Our prod environment is like so:
1 ASE, 1 REP, 1 OSW at HQ
1 ASE, 1 REP, 1 OSW at Disaster Recovery Site(DR).

I want to introduce CM into that mix. Mainly because during
our test, the CFG_STORAGE DBs were not updated in between
tests. One test included shutting down one of the OSW
(application was supposed to connect to the companion. This
happened as planned except, when the osw was restarted it
got its data from the CFG_STORAGE DB which had not been
updated yet)

The env I setup to test the CMs is similar to prod except
most components are in HQ:

1 ASE, 1 REP, 1 OSW, 1 CM in HQ (simulating HQ)

1 OSW, 1 CM in HQ (simulating DR)
1 ASE in DR (simulating DR)

The OSW are companion / mutually aware in both environments.

Each CM listens to both OSW - I start the first, wait for
some time before starting the second. I verified this by
tailing the logs during login attempts through both osw and
indeed one of the CMs handles all connections until I
shutdown one OSW then the CMs split, each handling one OSW.

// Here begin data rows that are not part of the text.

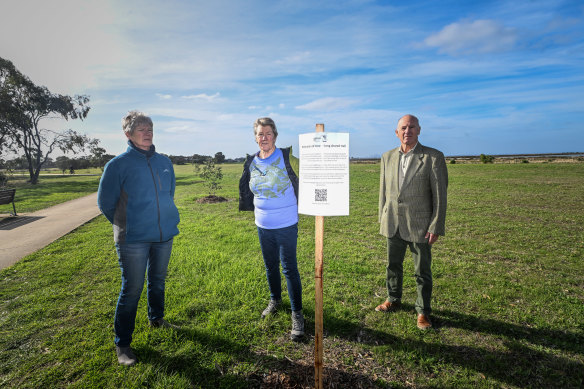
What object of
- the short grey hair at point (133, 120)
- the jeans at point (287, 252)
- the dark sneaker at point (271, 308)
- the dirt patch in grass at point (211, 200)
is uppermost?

During ASE FAIL event, the CM execs rp_pool_remserver on
only one OSW, resulting in the "split brain" that you
discussed. When the ASE comes back UP, it is marked
correctly as UP in both OSW, but on one it is moved to 2nd
on the list. The other OSW marks it as up and sends
subsequent logins to it.

My questions:
1. How can I speed up the updates to the CFG_STORAGE DBs?
2. How can I get the callback for asefail to exec for both
osw?

Thank you.

Ayo.

Neal Stack

unread,

May 3, 2007, 3:20:39 PM5/3/07

to

It appears you are trying to use rp_pool_remserver with a Mutual Aware Support OpenSwitch server. The propagation of
rp_pool_remserver to the companion OpenSwitch is NOT supported by Mutual Aware OpenSwitch server(s). This is the reason why our
sample CM1.c application checks if the OpenSwitch is a mutual aware server. If not, then rp_pool_remserver is invoked to remove the
ASE server from the pool.

In this case, you need not call this registered procedure or take any action. Mutual aware server takes care of the split brain
decision by changing the status of the ASE servers appropriately.

CFG_STORAGE cluster tables is an internal feature used by Mutual Aware OpenSwitch server. The OpenSwitch server takes care of
updating these cluster tables whenever required to keep the configurations in sync. There is no handle available for customer
usage with respect to the CFG_STORAGE cluster tables for this reason.